Even for wild animals that are able to survive (note that I’m using the word ‘survive’, not ‘thrive’) in captivity, they will inevitably develop health problems eventually.
So they bring it home, thinking they can take care of the liddle floofy things they have already named. They feed the animal at regular intervals, but this prevents it from learning how to find food in the wild. So when the animal grows up and loses it baby-faced charm, people lose interest in it and release it at the nearest forested area, where the animal is going to starve to death. Slowly.
Or people bring the animal back to ACRES when they finally admit they have no idea what they’re doing.
“By the time people bring the animal to us there’s usually a lot of issues. Their nails are overgrown, it comes in with metabolic bone disease, it comes in with hypoglycaemia … Wild animals have very specific needs. People need to understand it’s not the same as looking after domestic animals,” Dr Venisri sighs.
And, yes, sometimes the issues are so severe that euthanasia has to be conducted on the animal. Because some kind soul wanted to save it from ACRES in the first place.
Pause for dramatic irony. Again.
This problem boils down to selfishness, essentially. In Dr Venisri’s words:
“They don’t understand a wild animal is supposed to be wild regardless of what you want. You don’t put your needs before the animals’ needs. Always the animals’ needs first. Not ours.”
Yet the negative perception of ACRES persists.
Part of it is a PR problem, Kalai admits. Dr Venisri says, “of all the animals we actually help, the ones that get the negative feedback from people are the 2 that had be euthanised. [No one pays attention to] the 20 we’re trying to help.”

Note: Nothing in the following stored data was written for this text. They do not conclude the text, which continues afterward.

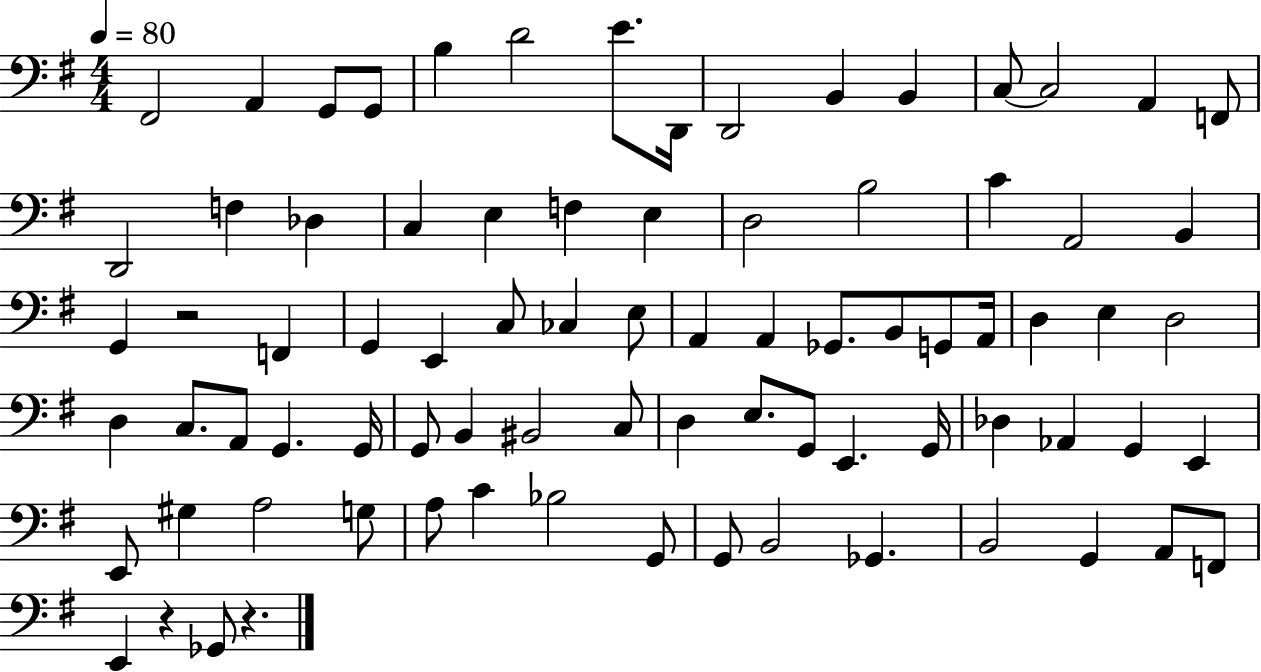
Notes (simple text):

F#2/h A2/q G2/e G2/e B3/q D4/h E4/e. D2/s D2/h B2/q B2/q C3/e C3/h A2/q F2/e D2/h F3/q Db3/q C3/q E3/q F3/q E3/q D3/h B3/h C4/q A2/h B2/q G2/q R/h F2/q G2/q E2/q C3/e CES3/q E3/e A2/q A2/q Gb2/e. B2/e G2/e A2/s D3/q E3/q D3/h D3/q C3/e. A2/e G2/q. G2/s G2/e B2/q BIS2/h C3/e D3/q E3/e. G2/e E2/q. G2/s Db3/q Ab2/q G2/q E2/q E2/e G#3/q A3/h G3/e A3/e C4/q Bb3/h G2/e G2/e B2/h Gb2/q. B2/h G2/q A2/e F2/e E2/q R/q Gb2/e R/q.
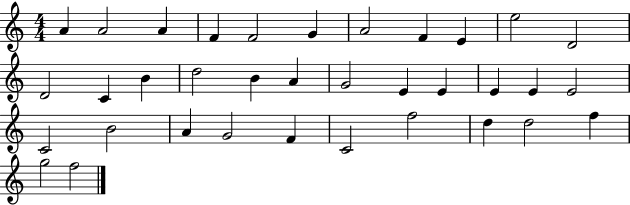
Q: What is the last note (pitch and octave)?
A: F5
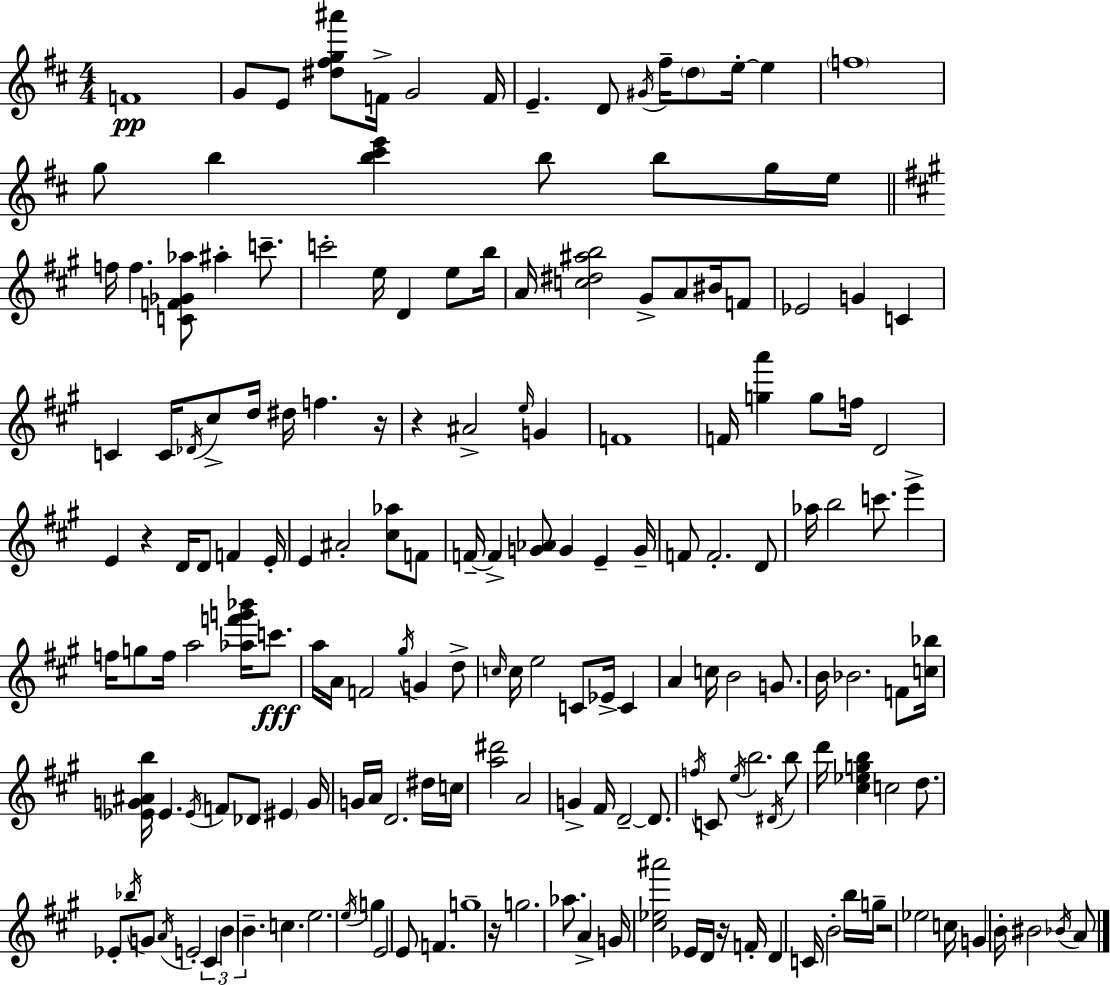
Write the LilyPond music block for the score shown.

{
  \clef treble
  \numericTimeSignature
  \time 4/4
  \key d \major
  f'1\pp | g'8 e'8 <dis'' fis'' g'' ais'''>8 f'16-> g'2 f'16 | e'4.-- d'8 \acciaccatura { gis'16 } fis''16-- \parenthesize d''8 e''16-.~~ e''4 | \parenthesize f''1 | \break g''8 b''4 <b'' cis''' e'''>4 b''8 b''8 g''16 | e''16 \bar "||" \break \key a \major f''16 f''4. <c' f' ges' aes''>8 ais''4-. c'''8.-- | c'''2-. e''16 d'4 e''8 b''16 | a'16 <c'' dis'' ais'' b''>2 gis'8-> a'8 bis'16 f'8 | ees'2 g'4 c'4 | \break c'4 c'16 \acciaccatura { des'16 } cis''8-> d''16 dis''16 f''4. | r16 r4 ais'2-> \grace { e''16 } g'4 | f'1 | f'16 <g'' a'''>4 g''8 f''16 d'2 | \break e'4 r4 d'16 d'8 f'4 | e'16-. e'4 ais'2-. <cis'' aes''>8 | f'8 f'16--~~ f'4-> <g' aes'>8 g'4 e'4-- | g'16-- f'8 f'2.-. | \break d'8 aes''16 b''2 c'''8. e'''4-> | f''16 g''8 f''16 a''2 <aes'' f''' g''' bes'''>16 c'''8.\fff | a''16 a'16 f'2 \acciaccatura { gis''16 } g'4 | d''8-> \grace { c''16 } c''16 e''2 c'8 ees'16-> | \break c'4 a'4 c''16 b'2 | g'8. b'16 bes'2. | f'8 <c'' bes''>16 <ees' g' ais' b''>16 ees'4. \acciaccatura { ees'16 } f'8 des'8 | \parenthesize eis'4 g'16 g'16 a'16 d'2. | \break dis''16 c''16 <a'' dis'''>2 a'2 | g'4-> fis'16 d'2--~~ | d'8. \acciaccatura { f''16 } c'8 \acciaccatura { e''16 } b''2. | \acciaccatura { dis'16 } b''8 d'''16 <cis'' ees'' g'' b''>4 c''2 | \break d''8. ees'8-. \acciaccatura { bes''16 } g'8 \acciaccatura { a'16 } e'2-. | \tuplet 3/2 { cis'4 b'4 b'4.-- } | c''4. e''2. | \acciaccatura { e''16 } g''4 e'2 | \break e'8 f'4. g''1-- | r16 g''2. | aes''8. a'4-> g'16 | <cis'' ees'' ais'''>2 ees'16 d'16 r16 f'16-. d'4 | \break c'16 b'2-. b''16 g''16-- r2 | ees''2 c''16 g'4 | b'16-. bis'2 \acciaccatura { bes'16 } a'8 \bar "|."
}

It’s easy to post nasty Facebook comments on ACRES’s page when you don’t understand what they do. It’s easy to call ACRES’s animal rescue hotline and hurl abuse at their staff and volunteers—a too-frequent occurrence, Kalai reveals—when you mistakenly think they have a cavalier attitude towards euthanising animals.
It’s not easy to help the wildlife in Singapore. It’s not easy to do the job that ACRES does.
Even though with each euthanasia process Dr Venisri is forced to conduct, her technical skills improve and she gets more familiar with the anatomy and physiology of various animals, “the emotional side …” she starts saying.
There is a very long pause. At my feet, Sunshine, one of the dogs that live on the ACRES compound, shifts lazily, stirring a mound of dust.
“It never gets easier. To see an animal that is dying, in pain, bleeding, it never gets easier.”